Hello again, friends,
I thought I’d ask this as ML and data science are somewhat out of my forte.
I’d like to use Julia for analyzing different datasets, not just for work. So to give you an idea, let me give a simple example:
Say we have a some S3 Bucket somewhere that holds parquet files, and we can read them in via DuckDB with DuckDB.jl and view them and plot them with DataFrames.jl, as well as slice up the data quickly as opposed to someone doing it with a CSV file in Excel. Lovely, however say we wanted to use ML with Julia to do some predictions. For the sake of it, because I’m not typing out a parquet file, we have the following data as a CSV:
Quarter,Year,"Total Sales","Total Business Expenses","CAPEX","Sales Percent Change from Previous Quarter","Percent Market Inflation Change","Insurance Paid"
1,2010,4502,1030,1000,0.12,0.1,2001
etc.
Let’s say this data goes up to this quarter and year. We want to get a decent estimate of numbers like total sales, adjusting for inflation, for the next 12 quarters.

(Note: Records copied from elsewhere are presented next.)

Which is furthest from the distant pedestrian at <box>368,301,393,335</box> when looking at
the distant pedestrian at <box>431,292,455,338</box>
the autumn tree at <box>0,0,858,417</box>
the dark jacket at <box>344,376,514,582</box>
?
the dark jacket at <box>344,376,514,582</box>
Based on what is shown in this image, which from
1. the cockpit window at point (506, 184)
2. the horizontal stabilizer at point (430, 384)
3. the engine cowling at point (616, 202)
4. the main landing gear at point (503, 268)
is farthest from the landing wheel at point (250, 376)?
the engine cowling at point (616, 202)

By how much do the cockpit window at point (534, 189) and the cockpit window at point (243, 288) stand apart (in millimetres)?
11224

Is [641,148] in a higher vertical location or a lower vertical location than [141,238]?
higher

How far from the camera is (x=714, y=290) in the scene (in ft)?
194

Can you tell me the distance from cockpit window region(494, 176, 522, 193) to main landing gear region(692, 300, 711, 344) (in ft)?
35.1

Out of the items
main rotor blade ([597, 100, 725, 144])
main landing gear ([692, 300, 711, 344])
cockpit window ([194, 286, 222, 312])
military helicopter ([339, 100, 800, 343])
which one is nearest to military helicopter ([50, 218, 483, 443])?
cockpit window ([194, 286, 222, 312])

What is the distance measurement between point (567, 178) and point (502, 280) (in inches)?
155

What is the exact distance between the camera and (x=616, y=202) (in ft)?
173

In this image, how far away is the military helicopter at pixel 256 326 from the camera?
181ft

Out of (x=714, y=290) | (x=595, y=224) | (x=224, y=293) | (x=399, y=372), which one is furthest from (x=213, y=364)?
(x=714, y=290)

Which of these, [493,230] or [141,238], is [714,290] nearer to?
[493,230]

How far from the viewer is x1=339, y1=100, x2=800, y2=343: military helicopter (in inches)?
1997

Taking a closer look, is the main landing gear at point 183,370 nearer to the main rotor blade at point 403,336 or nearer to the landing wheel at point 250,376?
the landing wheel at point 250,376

There’s likely lots of other data (columns) that could be in this example dataset (more like there would have to be in order to be more accurate), but for the sake of it that’s all I’m typing out, haha.
My question is…where does one start when using data like this with Flux and/or MLJ? I have to better learn about stuff like loss functions and the different kinds of regressions, but at least looking at the guides for Flux and MLJ they mention using existing datasets or just array with randomly populated data, but not custom ones.
I could be asking this and the answer is right in front of me, but I could also just not be too bright.